Widzimy z powyższego, że nasze rozumienie tekstu Rdz 1:26 i udziału Trójcy Świętej w stworzeniu człowieka ma poparcie w tekstach wczesnochrześcijańskich z II i III wieku. Świadkowie Jehowy zarzucając nam jakieś naginanie słów z Rdz 1:26 są w konflikcie z nauczaniem chrześcijan pierwszych wieków.
Warto tu na koniec jeszcze dodać, że również największy obrońca Trójcy Świętej, to znaczy św.
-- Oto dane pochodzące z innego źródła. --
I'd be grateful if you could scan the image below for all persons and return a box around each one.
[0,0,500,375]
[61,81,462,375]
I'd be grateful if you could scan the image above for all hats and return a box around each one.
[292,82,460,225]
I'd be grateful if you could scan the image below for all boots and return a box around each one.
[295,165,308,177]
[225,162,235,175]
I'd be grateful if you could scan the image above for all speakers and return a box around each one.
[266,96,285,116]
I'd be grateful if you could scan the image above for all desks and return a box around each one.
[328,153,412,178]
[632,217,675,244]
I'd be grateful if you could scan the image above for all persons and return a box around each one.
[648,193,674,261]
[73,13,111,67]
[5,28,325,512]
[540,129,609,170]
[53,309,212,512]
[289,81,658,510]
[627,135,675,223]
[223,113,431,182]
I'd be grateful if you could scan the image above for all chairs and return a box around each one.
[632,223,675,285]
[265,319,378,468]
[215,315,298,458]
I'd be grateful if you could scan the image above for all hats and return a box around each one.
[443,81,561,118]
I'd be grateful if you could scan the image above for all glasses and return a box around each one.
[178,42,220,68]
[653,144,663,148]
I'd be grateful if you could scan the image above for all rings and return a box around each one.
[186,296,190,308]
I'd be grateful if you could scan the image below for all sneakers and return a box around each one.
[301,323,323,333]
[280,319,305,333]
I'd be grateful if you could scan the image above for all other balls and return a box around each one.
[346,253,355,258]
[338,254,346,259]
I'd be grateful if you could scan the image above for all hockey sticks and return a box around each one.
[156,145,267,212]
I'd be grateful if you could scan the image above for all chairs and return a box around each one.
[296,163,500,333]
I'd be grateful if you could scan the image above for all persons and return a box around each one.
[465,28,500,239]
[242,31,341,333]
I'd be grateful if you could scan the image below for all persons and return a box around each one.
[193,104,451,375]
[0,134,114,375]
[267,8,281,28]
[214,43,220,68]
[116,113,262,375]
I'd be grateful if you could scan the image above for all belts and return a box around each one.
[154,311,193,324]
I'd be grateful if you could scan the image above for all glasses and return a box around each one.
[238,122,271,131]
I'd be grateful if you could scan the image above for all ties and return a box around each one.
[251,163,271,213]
Atanazy (295-373), również trynitarnie odczytywał treść Ps 33:6 oraz Ps 147:18, w którym dziś słowo „Duch” oddawane jest terminem „wiatr” (to samo określenie w języku greckim i hebrajskim), co Świadkowie Jehowy sami przyznają w przypisie do Ps 147:18 w swej angielskiej Biblii:
“His wind.” Heb., ru·choh′; Gr., pneu′ma; Lat., spi′ri·tus (New World Translation of the Holy Scriptures - With References 1984).
Oto słowa Atanazego:
„Wynika stąd, że jedna jest siła sprawcza Trójcy. (...) Nie ma przecież niczego, co nie powstałoby albo nie było dokonane przez Słowo w Duchu Świętym. Mówi o tym pieśń Psalmu: »Przez Słowo Pana powstały niebiosa, a wszystkie jego zastępy przez Ducha ust Jego« [Ps 33:6], i Psalm (...): »Pośle swe Słowo i każe im tajać, tchnie Ducha swego, a spłyną wody« [Ps 147:18]. Wedle zaś Apostoła »zostaliśmy usprawiedliwieni w imię Pana naszego, Jezusa Chrystusa, i w Duchu Boga naszego« [1Kor 6:11]. Ducha bowiem nie można oddzielać od Słowa” („List do Serapiona” 1:31);
„Jeśli zaś tak napisano w Psalmie, to jasne, że Duch nie jest stworzeniem, lecz bierze udział w akcie stwórczym. Ojciec bowiem stwarza wszystko przez Słowo w Duchu Świętym, ponieważ Duch jest tam, gdzie Słowo, a byty stwarzane za pośrednictwem Słowa moc istnienia otrzymują od Ducha przez Słowo. Tak bowiem napisano w (...) Psalmie: »Przez Słowo Pana powstały niebiosa i wszystkie ich zastępy przez Ducha ust Jego« [Ps 33:6]. Ducha bowiem nie można oddzielać od Syna, jak to wynika niezbicie z powyższych stwierdzeń” („List do Serapiona” 3:5).